Hal ini merupakan salah satu langkah penting dalam meregulasi industri e-commerce di Indonesia.

Menteri Perdagangan, Zulkifli Hasan, menjelaskan bahwa revisi Permendag 50 Tahun 2020 telah ditandatangani dan pengumuman resmi akan dilakukan pada tanggal 26 September 2023.

Salah satu poin kunci dari revisi ini adalah pembatasan peran media sosial dalam dunia e-commerce.

Media Sosial Hanya untuk Promosi

Menurut Menteri Perdagangan, media sosial hanya diizinkan untuk melakukan promosi barang atau jasa. Mereka dilarang menyediakan fasilitas pembayaran dan transaksi jual-beli di dalam aplikasi mereka.

Artinya, tidak akan ada lagi transaksi langsung bayar langsung melalui platform media sosial.

Sebelumnya, platform media sosial seperti TikTok telah memungkinkan pengguna untuk melakukan transaksi jual-beli melalui fitur TikTok Shop.

Namun, dengan adanya aturan baru ini, masih belum jelas bagaimana mekanisme bisnis TikTok Shop akan berjalan di Indonesia.

TikTok Shop dan Keluhan Penjual Lokal

TikTok Shop sebelumnya telah mendapatkan izin sebagai e-commerce di Indonesia. Namun, dengan adanya aturan baru yang melarang transaksi langsung di platform media sosial, banyak penjual lokal mengungkapkan kekhawatiran mereka.

Juru bicara TikTok Indonesia mengungkapkan bahwa mereka telah menerima banyak keluhan dari penjual lokal yang meminta klarifikasi mengenai peraturan baru ini.

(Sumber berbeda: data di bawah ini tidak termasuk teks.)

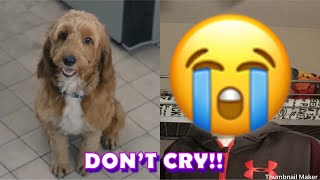 Reacting To The Try Not To Cry Challenge (YOU WILL CRY) 😭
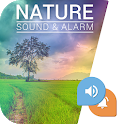 Nature Sounds : Relaxing Sounds & Alarm icon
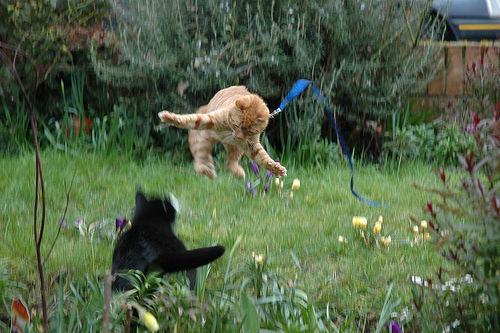 フリー画像| 動物写真| 哺乳類| ネコ科| 猫/ネコ| 跳ぶ/ジャンプ| 格闘/決闘| チャトラ|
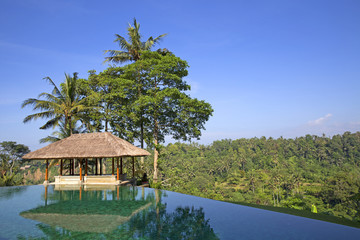 Infinity pool in the jungle of Ubud in Bali, Indonesia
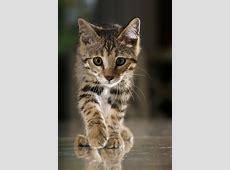 Lexikon der alternativen Medizin für Katzen GELIEBTE
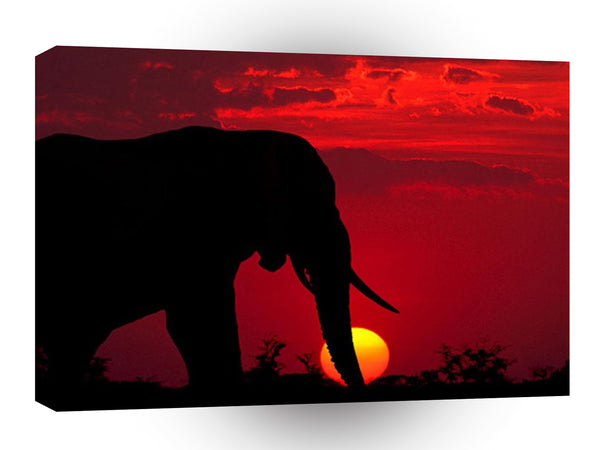 Elephant Sunrise A1 Xlarge Canvas
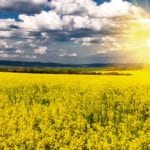 Market access and boosting canola production remain top priorities, says the Canola Council of Canada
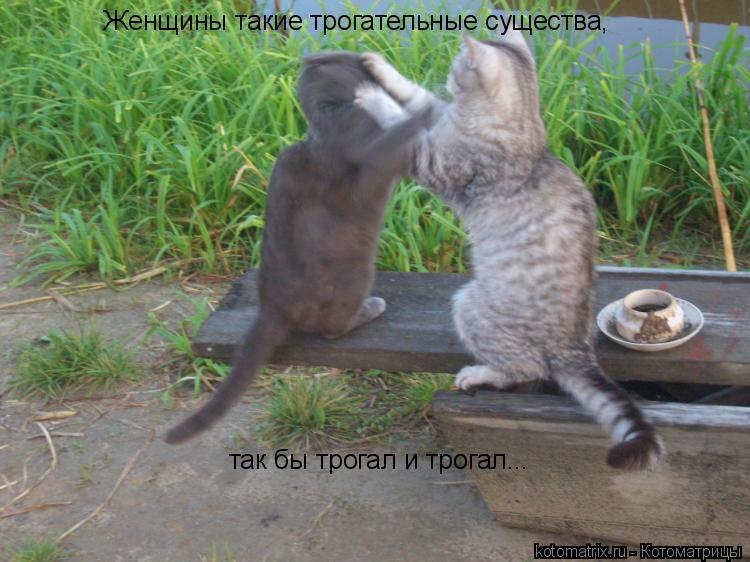 Котоматрица: Женщины такие трогательные существа, так бы трогал и трогал...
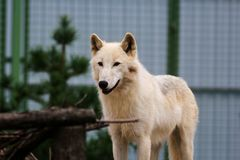 White wolf in the zoo. Big white wolf in the zoo looking for something royalty free stock images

Mereka menjelaskan bahwa social commerce seperti TikTok Shop sebenarnya diciptakan untuk membantu UMKM berkolaborasi dengan kreator lokal guna meningkatkan traffic ke toko online mereka.

Harapan dan Permintaan dari Platform

Meskipun pihak platform akan tetap mematuhi aturan yang berlaku di Indonesia, mereka juga berharap pemerintah dapat mempertimbangkan dampak kebijakan ini pada jutaan penjual lokal dan kreator affiliate yang menggunakan TikTok Shop.

Pemerintah sendiri juga akan mengatur penggunaan data dalam media sosial dan e-commerce. Tujuannya adalah untuk mencegah penguasaan algoritma dan penggunaan data pribadi dalam kepentingan bisnis.

Pengaturan Produk Impor dan Positive List

Selain larangan penggabungan media sosial dan e-commerce, revisi Permendag 50 Tahun 2020 juga mengatur mengenai produk impor yang masuk dalam positive list.

Produk impor wajib mengantongi sertifikasi halal untuk makanan serta BPOM bagi produk kecantikan, dan produk elektronik juga harus memenuhi standar tertentu.

Pemerintah juga akan menetapkan pagu transaksi minimal sebesar US$ 100 untuk barang-barang impor. Ini adalah salah satu langkah dalam upaya mengendalikan aliran barang impor di negara ini.